From a practical point of view, each of the different commercial tests may have its advantages and disadvantages. Sensititre™ and Sensitest™ are designed for testing respectively eight and four isolates simultaneously. These tests may be applicable to be used for testing in a batch in a large laboratory. For Sensititre™, there is also a possibility for automatic inoculation and the use of an automated reader. The single strip tests by UMIC and Micronaut can be used for immediate testing without waiting for enough isolates to be tested simultaneously. When no MIC can be read after 18 ± 2 h of incubation, another incubation is needed. For UMIC and Micronaut, care should be taken that wells do not desiccate, for which a special box is available.
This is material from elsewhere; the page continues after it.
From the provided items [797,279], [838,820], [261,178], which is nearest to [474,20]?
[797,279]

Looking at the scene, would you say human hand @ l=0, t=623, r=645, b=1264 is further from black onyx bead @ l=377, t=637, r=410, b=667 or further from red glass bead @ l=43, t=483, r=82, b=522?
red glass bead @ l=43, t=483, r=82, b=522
In rare occasions, skipped-well occurred in this study. We do not have a clear explanation to explain this phenomenon. We can only speculate that pipetting error, contact with polystyrene plastics may cause this problem.

The strength of our study is that we also included challenging isolates such as isolates from cystic fibrosis patients. Our study adds to the body of literature where isolates originated from other parts of the world. The results of our study can be used for other labs in order to organize the flow of their lab regarding colistin AST. In our lab, due to the findings described in this study, we confirm the resistant VITEK2 AST results using commercial colistin MIC methods.

In conclusion, the four commercial colistin MIC methods investigated in this study showed acceptable performance when they were compared with reference BMD standard.